Ruben_Marques · October 27, 2021, 3:50pm

Hello, I am learning about the possibility of implementing sharding as a means to use many machines to parallelize the processing of data in a Mongo DB through a REST API.
My implementation currently uses only one server to query for data in its database, do some calculations and give an output to the user.
I have read that routers direct the queries for the correct shard containing the data we want, following the instructions of the config server. Are the routers also able to process the data as I am doing right now or this is just related to the operations of saving data to and getting data from the database shards?

kevinadi · November 11, 2021, 1:08am

Hi @Ruben_Marques welcome to the community.

Without knowing your goal or your current setup, I can answer some of your questions in general terms:

Yes this is generally correct, but depends on the shard key involved in the query.

Generally the mongos processes only pass through data.

Sharding allows you to parallelize querying for data. It was primarily designed for horizontal scaling, i.e. for increasing throughput for very large data sets. This is useful if you find that the bottleneck in your application is due to the very large data you have.
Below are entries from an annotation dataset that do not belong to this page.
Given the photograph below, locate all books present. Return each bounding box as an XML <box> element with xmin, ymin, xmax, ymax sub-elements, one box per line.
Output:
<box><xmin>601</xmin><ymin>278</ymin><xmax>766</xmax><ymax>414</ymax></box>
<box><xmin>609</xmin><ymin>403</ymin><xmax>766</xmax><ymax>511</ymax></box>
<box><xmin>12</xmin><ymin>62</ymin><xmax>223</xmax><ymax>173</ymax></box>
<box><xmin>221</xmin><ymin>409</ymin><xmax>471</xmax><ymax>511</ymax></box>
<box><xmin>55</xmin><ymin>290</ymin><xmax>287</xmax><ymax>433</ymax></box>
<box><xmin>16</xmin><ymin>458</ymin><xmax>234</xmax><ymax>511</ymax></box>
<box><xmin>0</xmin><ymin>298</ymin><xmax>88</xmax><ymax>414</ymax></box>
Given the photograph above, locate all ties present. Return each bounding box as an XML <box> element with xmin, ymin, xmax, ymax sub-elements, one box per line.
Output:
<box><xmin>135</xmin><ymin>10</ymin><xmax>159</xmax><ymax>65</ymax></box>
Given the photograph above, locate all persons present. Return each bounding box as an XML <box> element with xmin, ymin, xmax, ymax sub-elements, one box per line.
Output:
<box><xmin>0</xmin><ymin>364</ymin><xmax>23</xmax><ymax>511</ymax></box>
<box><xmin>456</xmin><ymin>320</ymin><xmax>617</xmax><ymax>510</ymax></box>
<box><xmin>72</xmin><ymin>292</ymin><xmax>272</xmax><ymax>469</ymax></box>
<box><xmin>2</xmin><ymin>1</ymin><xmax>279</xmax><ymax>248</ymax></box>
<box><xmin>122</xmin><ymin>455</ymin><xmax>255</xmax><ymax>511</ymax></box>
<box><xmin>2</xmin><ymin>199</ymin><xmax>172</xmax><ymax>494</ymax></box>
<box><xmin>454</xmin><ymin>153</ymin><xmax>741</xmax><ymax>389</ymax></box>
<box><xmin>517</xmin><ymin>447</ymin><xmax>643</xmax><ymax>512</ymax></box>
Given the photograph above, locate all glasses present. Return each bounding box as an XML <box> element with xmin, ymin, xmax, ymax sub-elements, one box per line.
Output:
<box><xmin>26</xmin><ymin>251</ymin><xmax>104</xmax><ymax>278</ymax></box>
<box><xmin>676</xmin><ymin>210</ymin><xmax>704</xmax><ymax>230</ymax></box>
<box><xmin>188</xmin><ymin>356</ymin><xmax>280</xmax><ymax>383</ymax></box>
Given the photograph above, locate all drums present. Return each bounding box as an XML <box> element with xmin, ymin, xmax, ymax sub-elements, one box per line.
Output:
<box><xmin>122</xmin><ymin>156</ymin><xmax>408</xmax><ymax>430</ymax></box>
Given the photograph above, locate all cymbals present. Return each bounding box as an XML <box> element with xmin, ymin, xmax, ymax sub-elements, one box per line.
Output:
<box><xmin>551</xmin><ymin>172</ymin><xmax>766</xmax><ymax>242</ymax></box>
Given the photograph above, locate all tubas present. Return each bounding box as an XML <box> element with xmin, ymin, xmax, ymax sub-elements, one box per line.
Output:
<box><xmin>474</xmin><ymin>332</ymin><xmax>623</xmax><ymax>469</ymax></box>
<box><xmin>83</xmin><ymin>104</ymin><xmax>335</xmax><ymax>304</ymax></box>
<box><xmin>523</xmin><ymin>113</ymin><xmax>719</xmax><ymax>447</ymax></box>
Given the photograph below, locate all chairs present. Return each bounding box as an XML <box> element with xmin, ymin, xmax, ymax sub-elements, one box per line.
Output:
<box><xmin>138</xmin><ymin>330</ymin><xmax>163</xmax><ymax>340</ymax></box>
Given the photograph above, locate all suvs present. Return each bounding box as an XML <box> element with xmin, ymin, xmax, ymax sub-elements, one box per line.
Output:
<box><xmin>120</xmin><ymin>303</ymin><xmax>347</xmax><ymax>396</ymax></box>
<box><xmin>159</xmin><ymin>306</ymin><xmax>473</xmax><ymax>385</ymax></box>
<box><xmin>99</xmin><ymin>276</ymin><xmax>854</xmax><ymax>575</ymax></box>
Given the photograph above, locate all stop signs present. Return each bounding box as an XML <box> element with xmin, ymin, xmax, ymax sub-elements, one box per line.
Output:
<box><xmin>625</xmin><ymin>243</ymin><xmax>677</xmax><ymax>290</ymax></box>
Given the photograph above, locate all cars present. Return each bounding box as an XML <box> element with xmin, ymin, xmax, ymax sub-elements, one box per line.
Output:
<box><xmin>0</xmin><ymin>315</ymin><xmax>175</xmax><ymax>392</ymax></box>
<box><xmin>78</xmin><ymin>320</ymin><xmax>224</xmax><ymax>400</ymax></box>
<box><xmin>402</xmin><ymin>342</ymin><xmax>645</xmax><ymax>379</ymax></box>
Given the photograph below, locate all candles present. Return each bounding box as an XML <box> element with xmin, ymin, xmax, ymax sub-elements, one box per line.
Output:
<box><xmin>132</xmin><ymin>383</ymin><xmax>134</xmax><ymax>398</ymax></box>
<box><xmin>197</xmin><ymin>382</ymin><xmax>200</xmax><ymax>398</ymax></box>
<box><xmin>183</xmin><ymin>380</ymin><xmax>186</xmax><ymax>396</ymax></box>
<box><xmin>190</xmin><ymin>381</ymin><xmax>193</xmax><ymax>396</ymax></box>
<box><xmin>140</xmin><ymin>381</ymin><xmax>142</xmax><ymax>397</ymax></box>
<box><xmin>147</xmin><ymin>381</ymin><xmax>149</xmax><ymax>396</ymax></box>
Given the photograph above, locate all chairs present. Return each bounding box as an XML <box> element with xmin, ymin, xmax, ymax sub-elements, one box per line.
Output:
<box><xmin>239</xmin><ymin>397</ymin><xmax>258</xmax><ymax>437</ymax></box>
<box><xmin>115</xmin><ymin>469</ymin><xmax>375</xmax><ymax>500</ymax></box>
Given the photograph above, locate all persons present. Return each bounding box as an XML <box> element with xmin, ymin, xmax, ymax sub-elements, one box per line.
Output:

If the bottleneck of your process is in the data processing stage (e.g. not because the database is struggling to respond to the queries), then sharding would be of limited help. Parallelizing the data processing stage instead of the database would be more beneficial in this case. However, without knowing more of what you are planning, this is just speculation on my part.

Best regards,
Kevin

system · July 30, 2022, 10:16am

This topic was automatically closed 5 days after the last reply. New replies are no longer allowed.